I congratulate my hon. Friend the Member for Gainsborough (Sir Edward Leigh) on securing this important debate, and other hon. Members on their thoughtful and principled speeches, on which I will continue to reflect. Creating a world-class education system that enables parents to send their children to good or outstanding schools is central to the Government’s plan for education. As my right hon. Friend the Member for Ashford (Damian Green) said, the Government’s education reforms have massively improved the life chances of millions of children in this country, and they will continue to do that. Grammar schools, with their focus on the highest standards of teaching, play an important role in delivering on that goal. There is no ambiguity about the Government’s views on grammar schools.

My hon. Friend the Member for Rugby (Mark Pawsey), my right hon. Friend the Member for Ashford and other hon. Friends referred to unfairnesses in the funding system. That is inherent in the way local authorities historically have been funded for their school budgets. In 2014, we announced the introduction of minimum funding levels, which will allocate, as has been pointed out, an additional £390 million to the least fairly funded local authorities for 2015-16. That includes Warwickshire, which received £15.4 million, and North Yorkshire, which received £9.8 million. That increase in funding represents a huge step towards removing that historical unfairness in the schools funding system. The Government have made more progress in that area than any recent Government. That puts us in a much better position to implement a national funding formula when the time is right.

++++++++

■ **Work instructions**
1. In the speech on grammar schools, how much additional funding did the minimum funding levels allocate to the least fairly funded local authorities for 2015-16?
2. Continue the speech on grammar schools from its final sentence.

Collection entries
++++++++

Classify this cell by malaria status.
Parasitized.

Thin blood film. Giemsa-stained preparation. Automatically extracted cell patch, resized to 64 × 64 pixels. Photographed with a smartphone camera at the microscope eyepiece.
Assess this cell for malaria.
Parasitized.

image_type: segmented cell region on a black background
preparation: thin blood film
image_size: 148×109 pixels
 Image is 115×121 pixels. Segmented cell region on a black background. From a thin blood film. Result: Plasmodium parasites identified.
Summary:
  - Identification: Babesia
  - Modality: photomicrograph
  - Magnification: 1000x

++++++++

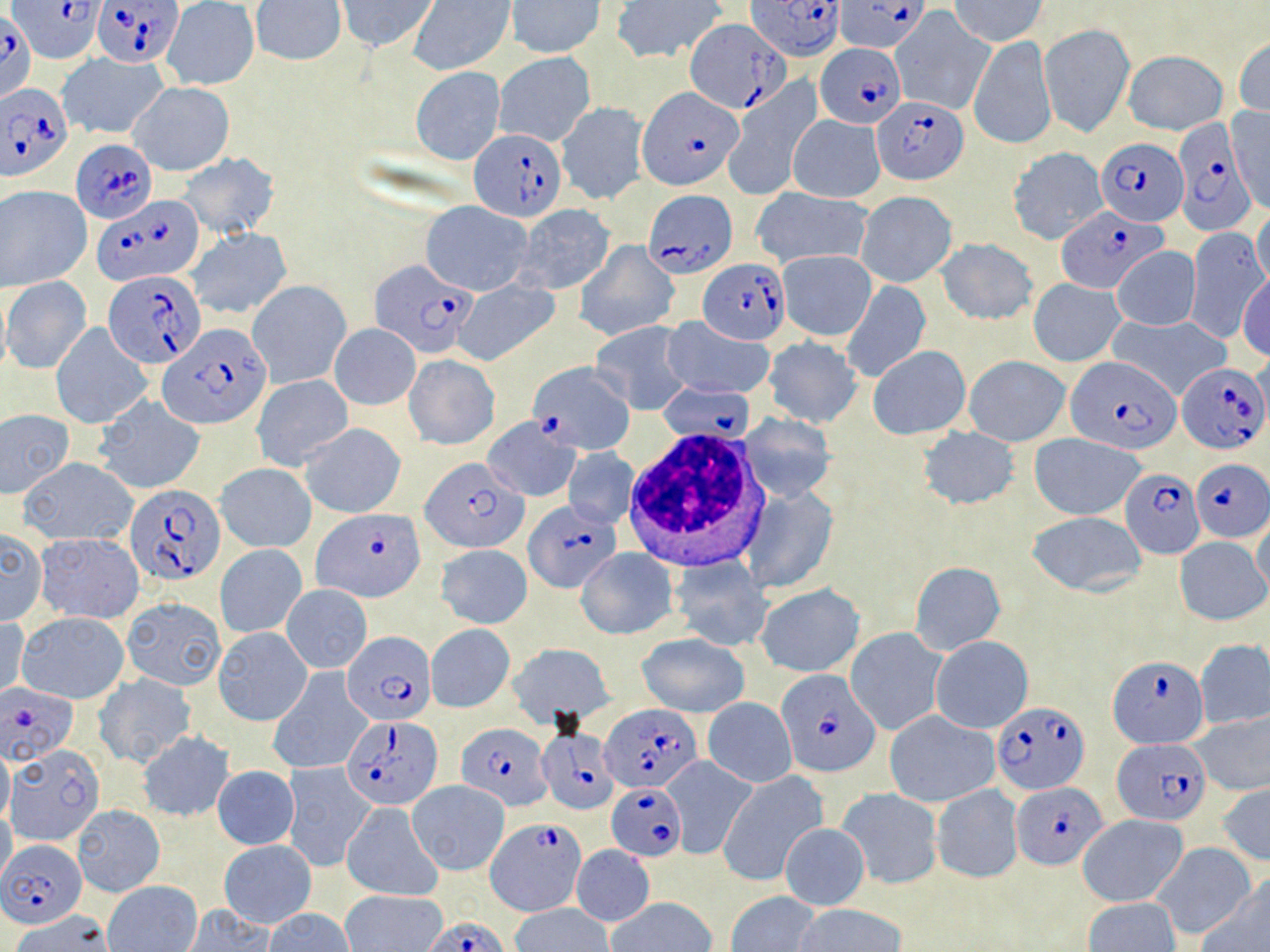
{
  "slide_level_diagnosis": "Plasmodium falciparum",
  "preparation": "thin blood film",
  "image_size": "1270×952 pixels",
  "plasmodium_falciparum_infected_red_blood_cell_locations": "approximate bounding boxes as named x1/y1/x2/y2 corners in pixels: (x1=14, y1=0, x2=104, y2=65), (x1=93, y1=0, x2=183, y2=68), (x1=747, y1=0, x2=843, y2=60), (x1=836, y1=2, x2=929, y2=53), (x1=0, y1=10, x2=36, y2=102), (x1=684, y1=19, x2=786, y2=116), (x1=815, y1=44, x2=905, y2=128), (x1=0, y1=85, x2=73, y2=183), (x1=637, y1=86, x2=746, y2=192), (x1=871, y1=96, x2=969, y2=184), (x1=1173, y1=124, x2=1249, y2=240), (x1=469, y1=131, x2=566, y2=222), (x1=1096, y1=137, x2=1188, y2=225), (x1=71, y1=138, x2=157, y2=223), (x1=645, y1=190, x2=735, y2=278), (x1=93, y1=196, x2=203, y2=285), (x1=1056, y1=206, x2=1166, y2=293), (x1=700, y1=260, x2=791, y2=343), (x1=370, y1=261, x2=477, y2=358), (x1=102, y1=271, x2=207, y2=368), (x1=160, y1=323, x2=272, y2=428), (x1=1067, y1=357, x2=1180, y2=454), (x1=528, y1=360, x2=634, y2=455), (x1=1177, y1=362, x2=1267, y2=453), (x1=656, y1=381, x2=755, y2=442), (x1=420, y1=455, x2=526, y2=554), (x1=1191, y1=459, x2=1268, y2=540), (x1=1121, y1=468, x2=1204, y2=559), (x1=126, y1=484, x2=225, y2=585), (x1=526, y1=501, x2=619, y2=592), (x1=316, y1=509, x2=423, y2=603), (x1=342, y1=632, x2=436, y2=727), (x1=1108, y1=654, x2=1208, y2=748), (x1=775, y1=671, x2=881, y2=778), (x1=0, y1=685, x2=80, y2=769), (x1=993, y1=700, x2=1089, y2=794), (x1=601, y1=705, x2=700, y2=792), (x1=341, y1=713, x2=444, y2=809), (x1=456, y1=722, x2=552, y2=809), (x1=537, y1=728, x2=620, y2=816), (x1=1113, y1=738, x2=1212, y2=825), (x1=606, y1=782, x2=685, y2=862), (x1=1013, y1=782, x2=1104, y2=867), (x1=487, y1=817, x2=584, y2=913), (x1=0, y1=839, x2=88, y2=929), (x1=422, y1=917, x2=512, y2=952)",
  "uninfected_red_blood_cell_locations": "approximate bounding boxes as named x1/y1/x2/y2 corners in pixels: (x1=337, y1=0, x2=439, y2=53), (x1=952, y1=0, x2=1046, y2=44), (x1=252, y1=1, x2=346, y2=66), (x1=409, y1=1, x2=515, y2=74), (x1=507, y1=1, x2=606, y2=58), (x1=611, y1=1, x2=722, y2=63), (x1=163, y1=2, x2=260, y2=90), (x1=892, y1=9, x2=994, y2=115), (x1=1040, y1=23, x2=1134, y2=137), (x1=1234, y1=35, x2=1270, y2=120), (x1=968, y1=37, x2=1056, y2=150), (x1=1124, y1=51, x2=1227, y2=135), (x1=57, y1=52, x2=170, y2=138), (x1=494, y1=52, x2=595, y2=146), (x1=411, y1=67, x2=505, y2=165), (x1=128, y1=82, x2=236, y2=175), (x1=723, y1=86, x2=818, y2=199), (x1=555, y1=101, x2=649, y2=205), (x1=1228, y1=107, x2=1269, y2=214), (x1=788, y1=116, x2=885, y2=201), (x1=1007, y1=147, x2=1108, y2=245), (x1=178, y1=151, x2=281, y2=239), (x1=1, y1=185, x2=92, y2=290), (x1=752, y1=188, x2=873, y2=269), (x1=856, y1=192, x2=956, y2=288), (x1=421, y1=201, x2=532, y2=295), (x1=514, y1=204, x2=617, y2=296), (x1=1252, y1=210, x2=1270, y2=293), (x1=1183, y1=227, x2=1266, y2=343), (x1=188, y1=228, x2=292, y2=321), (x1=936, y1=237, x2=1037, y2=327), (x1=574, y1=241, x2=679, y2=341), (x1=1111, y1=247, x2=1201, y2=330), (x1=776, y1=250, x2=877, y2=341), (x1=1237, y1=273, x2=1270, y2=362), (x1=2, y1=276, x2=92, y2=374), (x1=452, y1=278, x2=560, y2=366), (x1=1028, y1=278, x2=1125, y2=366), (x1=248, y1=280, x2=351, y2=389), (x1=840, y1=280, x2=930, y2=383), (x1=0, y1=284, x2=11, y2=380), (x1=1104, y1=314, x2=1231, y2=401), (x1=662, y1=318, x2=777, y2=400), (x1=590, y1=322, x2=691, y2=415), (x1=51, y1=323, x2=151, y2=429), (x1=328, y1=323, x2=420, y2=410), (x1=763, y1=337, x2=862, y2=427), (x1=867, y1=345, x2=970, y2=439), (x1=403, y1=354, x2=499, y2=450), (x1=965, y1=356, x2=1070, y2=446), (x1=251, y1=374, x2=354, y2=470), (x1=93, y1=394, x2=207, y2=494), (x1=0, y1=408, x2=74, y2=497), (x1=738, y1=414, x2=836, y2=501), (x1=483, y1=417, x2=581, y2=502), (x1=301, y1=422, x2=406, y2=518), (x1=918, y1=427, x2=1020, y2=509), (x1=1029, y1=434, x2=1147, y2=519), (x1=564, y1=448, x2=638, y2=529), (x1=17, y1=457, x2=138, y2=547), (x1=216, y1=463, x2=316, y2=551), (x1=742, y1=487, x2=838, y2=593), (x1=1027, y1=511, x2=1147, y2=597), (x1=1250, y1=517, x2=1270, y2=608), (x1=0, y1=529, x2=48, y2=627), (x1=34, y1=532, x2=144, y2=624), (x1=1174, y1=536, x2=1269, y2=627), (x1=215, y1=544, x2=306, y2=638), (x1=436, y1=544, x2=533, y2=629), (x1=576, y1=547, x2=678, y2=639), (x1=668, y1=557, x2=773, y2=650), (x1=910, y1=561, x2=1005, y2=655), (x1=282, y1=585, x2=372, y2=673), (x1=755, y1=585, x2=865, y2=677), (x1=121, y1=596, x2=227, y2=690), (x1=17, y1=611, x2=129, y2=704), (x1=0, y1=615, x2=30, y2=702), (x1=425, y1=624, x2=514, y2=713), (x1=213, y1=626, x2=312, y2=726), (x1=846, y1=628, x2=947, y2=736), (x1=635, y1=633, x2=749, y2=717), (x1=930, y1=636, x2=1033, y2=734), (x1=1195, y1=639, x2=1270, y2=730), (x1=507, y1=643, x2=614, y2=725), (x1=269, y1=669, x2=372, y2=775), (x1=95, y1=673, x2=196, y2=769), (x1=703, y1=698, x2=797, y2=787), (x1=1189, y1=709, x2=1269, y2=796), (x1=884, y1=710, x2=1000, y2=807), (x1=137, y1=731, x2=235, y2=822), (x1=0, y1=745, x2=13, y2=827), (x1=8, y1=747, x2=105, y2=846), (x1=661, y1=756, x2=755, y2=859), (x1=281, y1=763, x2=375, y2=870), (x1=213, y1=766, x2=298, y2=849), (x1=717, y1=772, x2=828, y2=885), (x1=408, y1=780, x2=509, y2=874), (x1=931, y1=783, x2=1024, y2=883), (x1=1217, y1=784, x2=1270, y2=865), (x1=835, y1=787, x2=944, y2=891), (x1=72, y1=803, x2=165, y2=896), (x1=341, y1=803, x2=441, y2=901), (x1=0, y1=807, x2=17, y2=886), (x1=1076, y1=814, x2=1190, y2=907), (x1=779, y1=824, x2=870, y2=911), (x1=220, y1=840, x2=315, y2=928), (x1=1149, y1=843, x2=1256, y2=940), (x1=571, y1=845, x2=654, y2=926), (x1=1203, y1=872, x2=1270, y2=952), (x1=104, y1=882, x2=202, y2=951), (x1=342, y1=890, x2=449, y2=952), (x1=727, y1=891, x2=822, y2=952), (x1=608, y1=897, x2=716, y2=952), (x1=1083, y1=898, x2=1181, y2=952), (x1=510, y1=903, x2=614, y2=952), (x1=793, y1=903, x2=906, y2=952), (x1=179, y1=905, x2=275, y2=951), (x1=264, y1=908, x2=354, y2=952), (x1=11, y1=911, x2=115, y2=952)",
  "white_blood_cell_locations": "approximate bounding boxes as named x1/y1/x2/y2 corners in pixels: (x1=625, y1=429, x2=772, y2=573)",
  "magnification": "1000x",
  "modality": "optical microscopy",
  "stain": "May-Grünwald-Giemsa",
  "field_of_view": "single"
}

++++++++

■ **Task-by-task outputs**
1. An additional £390 million.

2.
As my hon. Friends will know, faced with the historically high budget deficit when we came into office in 2010, the Government needed to identify savings from across Whitehall and the public sector. Despite that, we have consistently prioritised funding for schools, ensuring that spending has been maintained in real terms. The schools budget for five to 16-year-olds has been protected since 2011, in addition to which the pupil premium to support disadvantaged pupils is worth some £2.5 billion this year. Those commitments have been possible only because the Government have found savings elsewhere, including other parts of the education budget, but I understand the concerns that the burden of those savings in education has fallen disproportionately on grammar schools or successful comprehensive schools with large academic sixth forms.

Two concerns have been particularly prominent in today’s debate. First, as my hon. Friend the Member for Wycombe (Steve Baker) pointed out, grammar schools are more likely to have large sixth forms, which may have seen reductions to funding as we have reformed the 16-to-19 funding formulas. Secondly, grammar schools are less likely to be eligible for funding made available on the basis of low prior attainment and deprivation, as the hon. Member for Slough (Fiona Mactaggart) and other hon. Members pointed out.

As the hon. Member for Cardiff West pointed out, funding for grammar schools is allocated in precisely the same way as funding for all other schools, whether academies, local authority maintained schools or non-selective schools, but I recognise that some features of the funding system will have resulted in grammar schools receiving less funding than many non-grammar schools in similar areas.

I will deal with those concerns in a moment, but I should first like to pay tribute to the exceptional results achieved over the last five years by some of the schools mentioned by my hon. Friend the Member for Gainsborough in his opening remarks. Since 2010, 100% of students attending Caistor grammar school have achieved at least five GCSEs at grades A* to C, including English and maths, and in 2014, 96.8% of students received 10 A* to C grades. Also at Caistor grammar school, 76.4% of A-levels were at grades A* to B, and at Queen Elizabeth’s high school, 61.5% of A-level grades were A* to B. Those schools are achieving remarkable high-quality, high-standard academic education results.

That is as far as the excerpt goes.